Another interesting thing about humpback whales is that they are the only species of whale to sing during their feeding activities. This was a surprise to researchers because whales typically only sing during their migration and at their breeding grounds. Researchers are still trying to understand the purpose of humpback whale songs.

In a recent study, researchers used a long-term bottom-moored hydrophone in northern Norway to listen for humpback whale songs. This study is the first to show that humpback whales can sing for months on a high-latitude feeding ground. The re-occurrence of songs over adjacent years confirms that this is not an isolated event.

This study supports the idea that humpback whales engage in singing behavior not only on breeding grounds but also as a means of cultural transmission. It indicates that singing is not solely for reproductive purposes but serves as a means for whales to share and learn vocal patterns within their population. It implies that whales learn and share their singing patterns with others, potentially across different locations, indicating a cultural aspect to their vocalizations.

Their habitat

They typically spend the winter in warmer tropical waters, then migrate to Alaska’s polar feeding grounds during the summer.

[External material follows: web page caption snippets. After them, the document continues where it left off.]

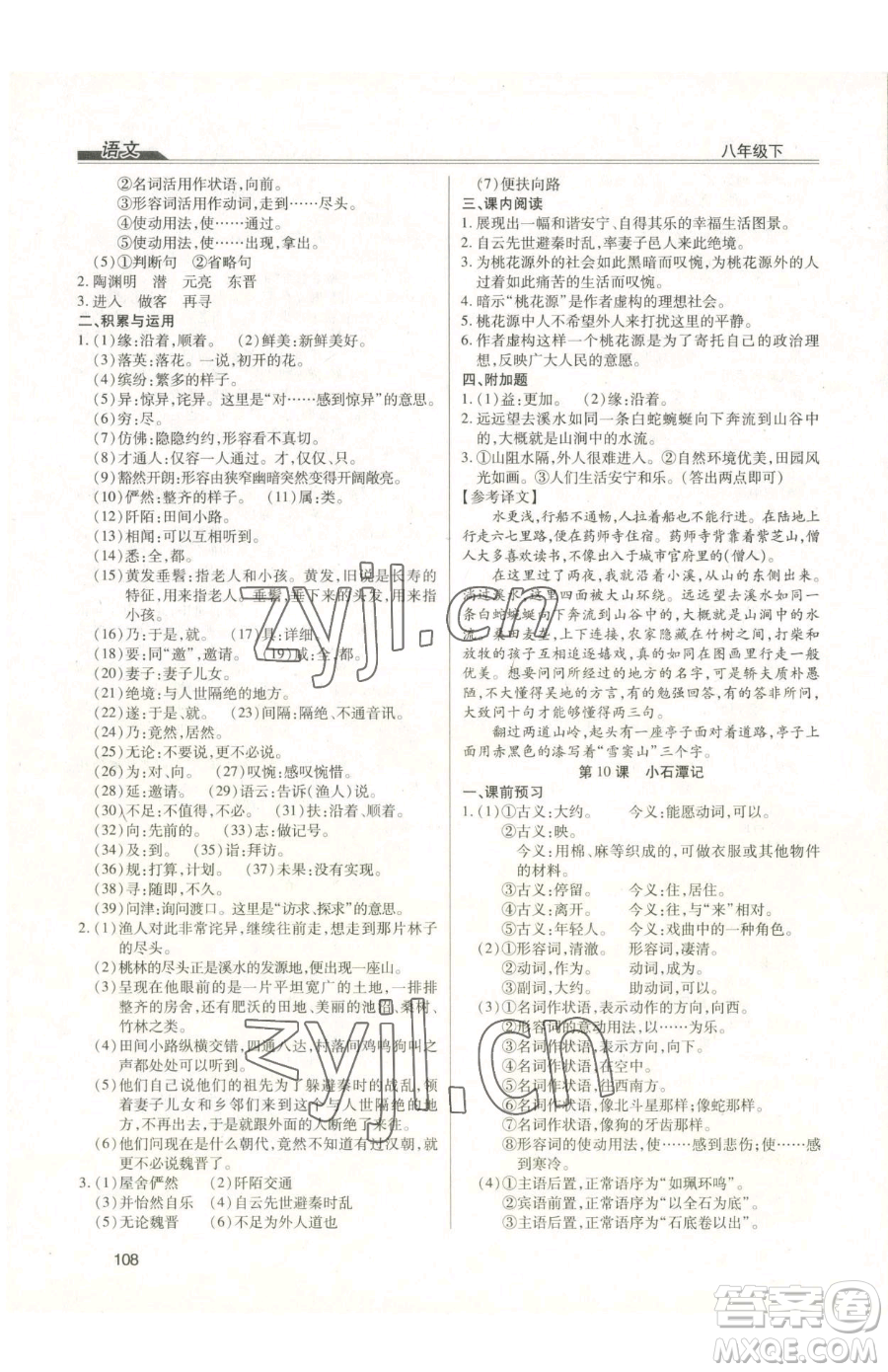 團結(jié)出版社2023全練練測考八年級下冊語文人教版參考答案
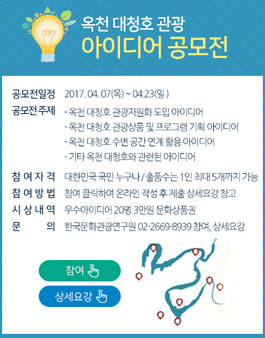 옥천 대청호 관광 아이디어 공모전.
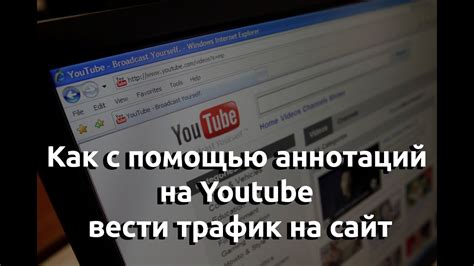 Как изменить язык аннотаций на YouTube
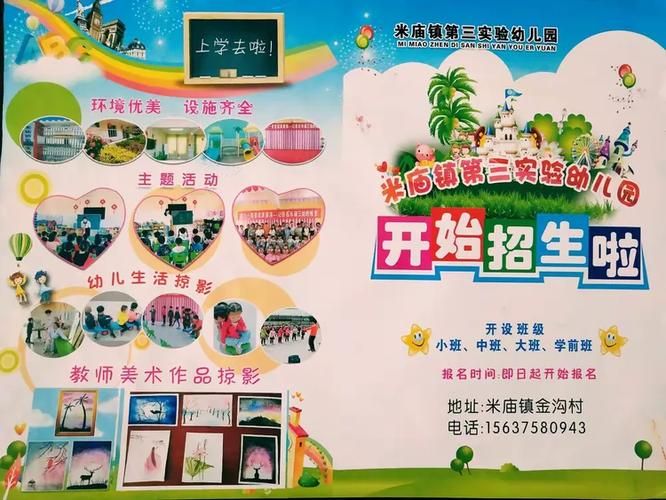 香港幼儿中班插班生数据统计:最新数量与趋势分析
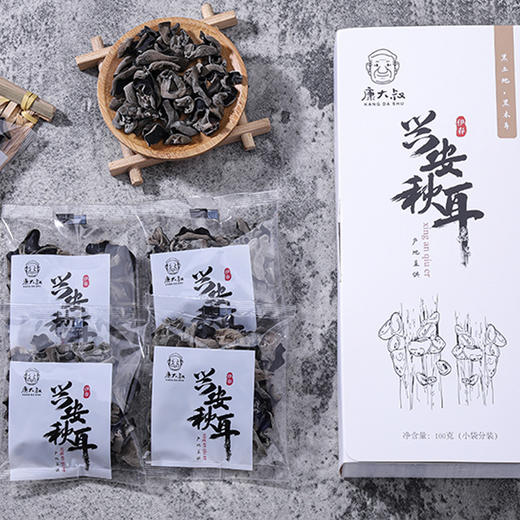 兴安秋耳100g礼盒装【独立小包装木耳10g*10袋】 商品图2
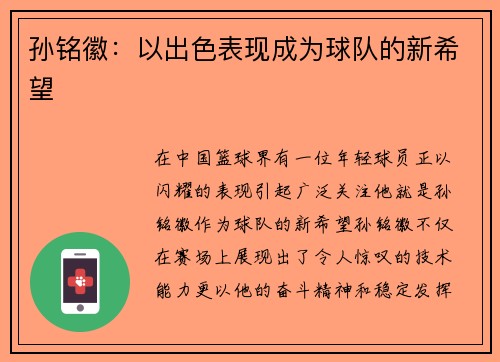 孙铭徽：以出色表现成为球队的新希望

Once in Alaska, humpbacks feed on small schooling fish and other forage species such as herring, anchovy, and sardines. They may also eat krill and euphausiids. The humpback’s two blowholes can create a spray of bubbles that help herd prey into groups for more efficient feeding. The humpback can also use their tail flukes to create a “flick” feeding method in which they flick their fins against the surface to make a circle of foam and then lunge into it, swallowing up the food within.

When not feeding, humpbacks entertain with their songs. The exact purpose of the whale’s songs is unknown, but researchers have speculated that they may sing to attract females, protect their territory, or communicate with other whales.

Because of their specialized air-filled blowholes, humpbacks can stay underwater for extended periods of time. In the aftermath of the COVID-19 pandemic, NMFS implemented a new rule to manage humpbacks as distinct population segments (DPS).. These sensors will measure the impact of human-caused environmental noise on whales as they swim through acoustically sensitive habitats.